Normal software engineering projects are grouped around certain technologies. For example, somebody can use a Linux server together with the PHP language to build a website, or it's possible to create with the C++ language a new computer game. If the programming environment is fixed, it's possible to figure out the details. And the number of options how to create within C++ a game is limited.
The situation in case of robotics project is a bit more difficult. There is no framework available. Sure, some libraries for creating robotics and even some programming language are mentioned in the literature. Sometimes the ROS project is called a quasi standard, and embedded control is often handled with C. But these technologies are not used for creating the AI itself, but they make only if it's already known how to realize the robot.

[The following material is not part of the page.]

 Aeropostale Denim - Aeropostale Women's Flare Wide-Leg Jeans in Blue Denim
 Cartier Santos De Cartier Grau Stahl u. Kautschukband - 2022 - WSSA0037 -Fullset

The better idea to start a robotics project is based on the steps in human computer interaction. A new robotics project is usually started as a manual control system. That means, the human operator gets a joystick and moves the robotarm remote. That is the same what a crane operator is doing. The second step is about reducing the workload for the human operator. The goal is to increase the automation level. In case of a robot arm who grasps objects this is done by automating the step of grasping itself. That means, the human operator controls the arm, but the robot decides when the right moment is there to close the gripper.
In the literature the concept is called shared autonomy. It means, that that some tasks are done by the human and other by the Artificial Intelligence. The human operator controls the movement of the arm, and the vision system detects if an object is in the hand and activates the grasping action. The advantage is, that only subparts of the system gets automated. That means, only the software which executes the grasping action is working autonomously, while the position of the gripper isn't controlled by the software. The overall pipeline can be improved into a fully autonomous system. The next step would be, that the AI controls both: the grasping and the position of the robot hand.

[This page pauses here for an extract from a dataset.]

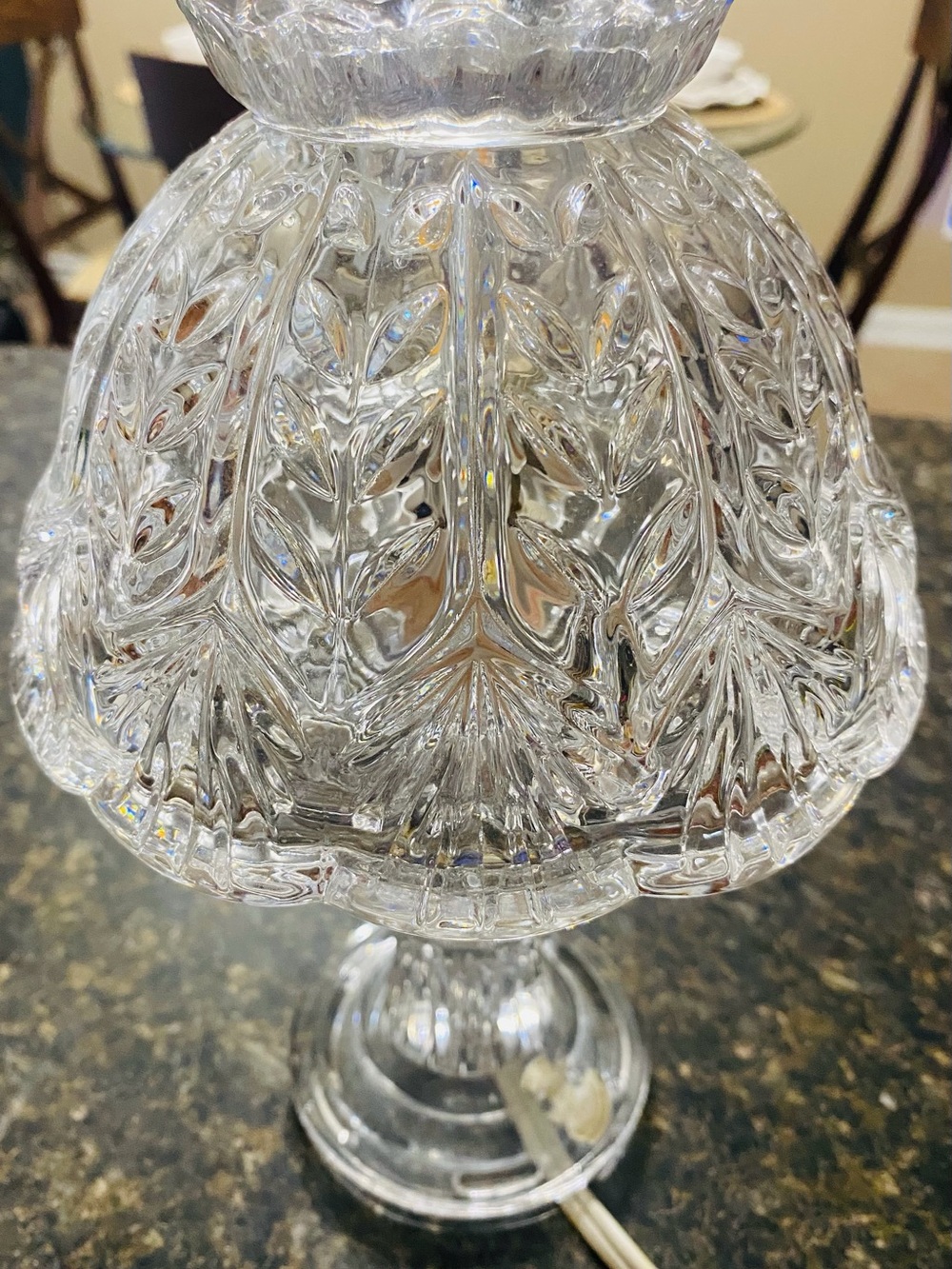 Vintage "Crystal Clear Industries" Lead Electric Crystal Fairy Lamp, Germany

Somebody may argue, that the difference between a teleoperated robot arm and a robot arm who can grasp by itself is small. And indeed, in both cases the human operator is in the loop. That means, he has to move the joystick for doing the task. The advantage is, that the human will recognize the reduced workload. If he doesn't need to press the “grasp” button it's a clear improvement.
Combining GOAP with a vision model
GOAP (Goal oriented action planning) is a well known technique from Game AI to build realistic AI characters. The idea is, that the agent is in a worldstate and has a behavior library in the background. A solver is testing out different behaviors to bring the agent to a goal. GOAP is equal to a automatic textadventure which takes an input worldstate and generates the next behaviors.
To use the concept for real robotics, a vision model is needed which provides the input worldstate. A vision model is in the easiest case a vision cone infront of the agent. This is sometimes describes as spatial grounding in the literature, because it connects pixelcoordinates like “object=(100,100)” to language, e.g. “object isat front”.